L’annuncio rappresenta anche un riconoscimento al contributo europeo nel programma Artemis. Sebbene la missione sia guidata dalla NASA, l’Europa partecipa in maniera sostanziale attraverso l’Agenzia Spaziale Europea e numerose aziende del continente. Airbus realizza infatti il modulo di servizio europeo della capsula Orion, il sistema che fornisce energia, propulsione, aria e acqua agli astronauti durante il volo.
La presenza di Parmitano nella cabina di pilotaggio assume quindi anche un significato politico e industriale. L’Europa non è soltanto un partner tecnologico del programma: è presente direttamente nell’equipaggio di una delle missioni più importanti dell’intero progetto.
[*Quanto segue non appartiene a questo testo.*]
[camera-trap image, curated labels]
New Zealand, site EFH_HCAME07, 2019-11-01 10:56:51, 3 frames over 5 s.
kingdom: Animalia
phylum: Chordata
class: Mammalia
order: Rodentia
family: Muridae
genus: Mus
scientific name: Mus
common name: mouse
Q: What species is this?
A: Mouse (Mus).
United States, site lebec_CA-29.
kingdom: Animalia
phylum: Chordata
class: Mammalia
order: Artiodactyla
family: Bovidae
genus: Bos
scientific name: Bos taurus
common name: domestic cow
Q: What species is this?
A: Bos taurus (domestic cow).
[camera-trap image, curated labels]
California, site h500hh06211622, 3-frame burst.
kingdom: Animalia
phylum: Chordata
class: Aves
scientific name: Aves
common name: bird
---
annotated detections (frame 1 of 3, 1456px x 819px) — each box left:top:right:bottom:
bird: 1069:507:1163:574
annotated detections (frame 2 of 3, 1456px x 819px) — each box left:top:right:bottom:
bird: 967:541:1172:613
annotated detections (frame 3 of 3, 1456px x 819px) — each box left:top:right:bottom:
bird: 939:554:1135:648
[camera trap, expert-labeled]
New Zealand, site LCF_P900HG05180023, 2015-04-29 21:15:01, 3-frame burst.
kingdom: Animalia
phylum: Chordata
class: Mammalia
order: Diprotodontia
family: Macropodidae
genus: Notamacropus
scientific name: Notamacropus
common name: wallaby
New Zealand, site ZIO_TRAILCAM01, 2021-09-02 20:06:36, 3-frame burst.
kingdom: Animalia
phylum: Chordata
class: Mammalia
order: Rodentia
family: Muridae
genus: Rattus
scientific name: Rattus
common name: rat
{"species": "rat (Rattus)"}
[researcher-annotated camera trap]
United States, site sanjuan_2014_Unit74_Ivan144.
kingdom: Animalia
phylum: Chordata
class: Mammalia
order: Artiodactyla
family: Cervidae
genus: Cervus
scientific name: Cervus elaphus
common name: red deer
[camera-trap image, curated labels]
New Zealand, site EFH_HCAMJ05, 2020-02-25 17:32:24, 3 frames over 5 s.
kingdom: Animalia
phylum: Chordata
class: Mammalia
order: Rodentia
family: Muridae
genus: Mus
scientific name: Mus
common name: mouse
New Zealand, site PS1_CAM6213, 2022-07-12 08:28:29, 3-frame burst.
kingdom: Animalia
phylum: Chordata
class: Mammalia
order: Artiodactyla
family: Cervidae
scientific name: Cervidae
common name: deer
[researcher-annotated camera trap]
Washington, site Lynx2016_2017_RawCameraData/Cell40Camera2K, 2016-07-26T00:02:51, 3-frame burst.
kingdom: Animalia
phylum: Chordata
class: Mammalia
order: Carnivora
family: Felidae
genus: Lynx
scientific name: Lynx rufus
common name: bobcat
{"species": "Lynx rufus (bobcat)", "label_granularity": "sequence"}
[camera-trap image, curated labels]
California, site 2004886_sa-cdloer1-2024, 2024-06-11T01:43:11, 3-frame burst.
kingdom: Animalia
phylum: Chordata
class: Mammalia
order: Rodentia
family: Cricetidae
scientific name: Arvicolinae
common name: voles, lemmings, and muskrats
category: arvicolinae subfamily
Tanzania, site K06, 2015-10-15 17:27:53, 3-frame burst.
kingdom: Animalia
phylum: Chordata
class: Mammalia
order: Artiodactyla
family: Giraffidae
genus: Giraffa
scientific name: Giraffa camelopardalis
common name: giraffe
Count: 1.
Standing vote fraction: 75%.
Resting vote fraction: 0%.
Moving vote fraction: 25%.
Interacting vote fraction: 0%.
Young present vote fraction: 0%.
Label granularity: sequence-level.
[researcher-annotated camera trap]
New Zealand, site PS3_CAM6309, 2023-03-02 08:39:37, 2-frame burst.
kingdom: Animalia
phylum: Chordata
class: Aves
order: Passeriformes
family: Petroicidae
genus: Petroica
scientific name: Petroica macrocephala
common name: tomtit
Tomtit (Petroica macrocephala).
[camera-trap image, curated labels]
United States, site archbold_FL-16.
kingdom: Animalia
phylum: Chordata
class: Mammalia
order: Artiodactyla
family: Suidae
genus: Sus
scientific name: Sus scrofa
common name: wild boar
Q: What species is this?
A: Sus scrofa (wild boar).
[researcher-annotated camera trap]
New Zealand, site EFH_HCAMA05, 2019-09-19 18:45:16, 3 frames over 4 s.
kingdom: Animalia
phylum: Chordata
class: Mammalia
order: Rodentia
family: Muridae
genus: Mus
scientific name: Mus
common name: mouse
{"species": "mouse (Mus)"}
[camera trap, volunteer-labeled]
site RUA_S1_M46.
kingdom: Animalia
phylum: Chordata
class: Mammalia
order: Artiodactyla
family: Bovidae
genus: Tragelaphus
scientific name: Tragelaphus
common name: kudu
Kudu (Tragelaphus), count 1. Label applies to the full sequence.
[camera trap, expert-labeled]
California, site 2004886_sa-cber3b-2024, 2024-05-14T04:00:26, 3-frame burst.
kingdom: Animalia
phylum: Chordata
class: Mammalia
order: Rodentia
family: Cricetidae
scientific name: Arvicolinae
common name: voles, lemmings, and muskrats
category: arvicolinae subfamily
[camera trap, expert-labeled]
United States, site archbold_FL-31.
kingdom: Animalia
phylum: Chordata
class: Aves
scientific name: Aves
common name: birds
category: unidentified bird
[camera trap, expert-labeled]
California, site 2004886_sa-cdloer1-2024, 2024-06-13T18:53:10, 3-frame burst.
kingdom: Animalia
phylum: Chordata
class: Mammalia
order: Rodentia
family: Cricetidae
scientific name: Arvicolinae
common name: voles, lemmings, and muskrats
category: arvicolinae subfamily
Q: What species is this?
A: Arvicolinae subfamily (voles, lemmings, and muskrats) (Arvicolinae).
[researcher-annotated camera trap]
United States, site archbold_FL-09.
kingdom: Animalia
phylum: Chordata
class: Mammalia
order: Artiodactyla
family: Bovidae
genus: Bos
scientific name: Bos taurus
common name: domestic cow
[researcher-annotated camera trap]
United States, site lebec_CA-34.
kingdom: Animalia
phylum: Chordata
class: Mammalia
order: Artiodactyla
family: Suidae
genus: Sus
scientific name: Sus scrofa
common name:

La strada verso la Luna resta comunque lunga. Né il Blue Moon di Blue Origin né lo Starship Human Landing System di SpaceX sono ancora pronti per il servizio operativo. La missione Artemis III dovrà dimostrare che questi veicoli possono integrarsi con Orion e supportare future operazioni lunari. Solo dopo questo passaggio la NASA punta ad avviare Artemis IV, attualmente prevista per il 2028, che dovrebbe riportare astronauti sulla superficie lunare per la prima volta dal 1972.
Per Luca Parmitano il conto alla rovescia è già iniziato. Per l’Italia, invece, questa nomina segna l’ingresso in una pagina della storia spaziale che fino a pochi anni fa sembrava riservata esclusivamente alle grandi potenze. Quando Artemis III decollerà, un astronauta italiano sarà ai comandi della missione che dovrà aprire la strada al ritorno dell’uomo sulla Luna.